Gerald B. Hyre Charged With Endangerment, assault; adopted girl paralyzed

By Stephanie Warsmith

Beacon Journal Staff Writer

An Akron father has been arrested on a charge of severing the spine of his 26-month-old Russian adoptive daughter.

Doctors say Kelsey M. Hyre is paralyzed below her belly button – and will likely never walk again.  They say her injury is rare, but sometimes seen in victims of head-on collisions wearing only lap belts.

“This is something that takes a tremendously violent event to cause,” said Dr. R. Daryl Steiner of Children’s Hospital Medical Center of Akron.

Gerald B. Hyre, 32, told doctors and police that Kelsey had suffered the injury when he accidentally dropped her Sept. 25 at his Kenmore home.

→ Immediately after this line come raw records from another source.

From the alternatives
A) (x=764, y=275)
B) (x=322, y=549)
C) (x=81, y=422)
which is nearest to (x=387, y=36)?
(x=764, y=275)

But Steiner said the explanation is inconsistent with the girl’s severe injury. He said the most likely explanation is that she was slammed against something.

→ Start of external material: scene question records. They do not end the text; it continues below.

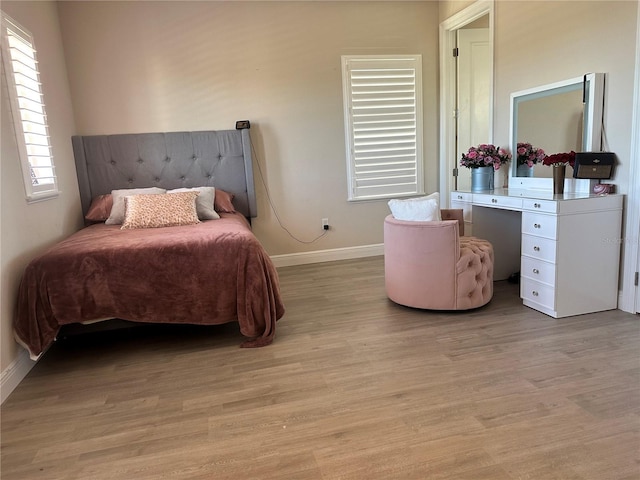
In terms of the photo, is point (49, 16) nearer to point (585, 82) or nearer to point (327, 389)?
point (327, 389)

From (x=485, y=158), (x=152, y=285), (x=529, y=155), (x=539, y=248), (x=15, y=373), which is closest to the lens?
(x=15, y=373)

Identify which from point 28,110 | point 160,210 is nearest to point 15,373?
point 160,210

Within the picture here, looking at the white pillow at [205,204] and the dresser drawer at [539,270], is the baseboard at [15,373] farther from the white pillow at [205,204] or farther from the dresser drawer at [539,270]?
the dresser drawer at [539,270]

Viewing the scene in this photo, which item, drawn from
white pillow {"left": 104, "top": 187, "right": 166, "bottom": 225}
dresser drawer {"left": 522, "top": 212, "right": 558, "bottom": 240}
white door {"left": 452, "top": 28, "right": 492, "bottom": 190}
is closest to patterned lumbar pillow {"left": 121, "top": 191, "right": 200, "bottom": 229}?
white pillow {"left": 104, "top": 187, "right": 166, "bottom": 225}

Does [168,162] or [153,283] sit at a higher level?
[168,162]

“It’s like when you take a stick and hold it by both ends and slam it down on a hard, firm surface,” Steiner said.

Detectives and doctors are examining medical records to determine if either Kelsey or Nathan, the 30-month-old son the Hyres adopted from Russia, suffered previous abuse.

Steiner said both children had suffered fractured feet – in the same bone and the same foot.  While the doctor said the foot injuries are not necessarily indicative of abuse, he called them “peculiar.”

Hyre has been charged with felonious assault and felony child endangering.  He turned himself in to police Wednesday afternoon.

Hyre and his wife, Bonnie, adopted Kelsey and Nathan in January through a private agency in Medina.  Nathan has been removed from the home and placed with his maternal grandmother.

“This is unbelievable that parents would go to the trouble to adopt children from a foreign country – and then this happens,” said Connie Humble, a deputy, executive director of administrative services for the Summit County Children Services Board.

Police say Hyre was watching Kelsey and Nathan on the afternoon of Sept. 25 at the family’s home in the 1800 block of 18th Street Southwest.  He called his wife at work at her job at Walgreens, and she came home and took Kelsey to Children’s Hospital Medical Center of Akron.

After examining Kelsey, hospital officials called police.

Hyre gave detectives two explanations for Kelsey’s injury –including that he dropped the girl on the rail of her crib.  Neither account jibed with the diagnosis by Kelsey’s doctors.

“The history of the injury presented by the adoptive father was not consistent with the medical professionals’ opinion of what happened,” Akron police Lt. Sylvia Trundle said.

Detectives are unsure of a motive, Trundle said.

Officers searched Hyre’s home Wednesday afternoon.

Hyre, who works for Giant Eagle, will be arraigned at 9 a.m. today in Akron Municipal Court.

Police say Bonnie Hyre is not expected to be charged.

The Children Services Board has not previously been involved with the Hyre family. the agency is now working with police and doctors, Humble said.

“It just breaks my heart for these children,” she said.

Kelsey, who will be in CBS custody when she is released from the hospital, was listed in satisfactory condition at Children’s Wednesday afternoon.

Steiner said the girl underwent surgery Saturday to bring a piece of her spine back into alignment.  But he said there is no known medical procedure to fuse a severed spine.

“There is no way for that cord to repair itself,” the doctor said.

Kelsey will remain at Children’s for several days and will then be transferred to a rehabilitation center. Steiner said she will probably be confined to a wheelchair for the rest of her life.

Despite her ordeal, Steiner said Kelsey is “in great spirits” and called her “a real cutie.” When he visited her Wednesday afternoon, she was smiling and playing.

“Her legs will be paralyzed, but at this point, her personality is bubbly and wonderful,” he said.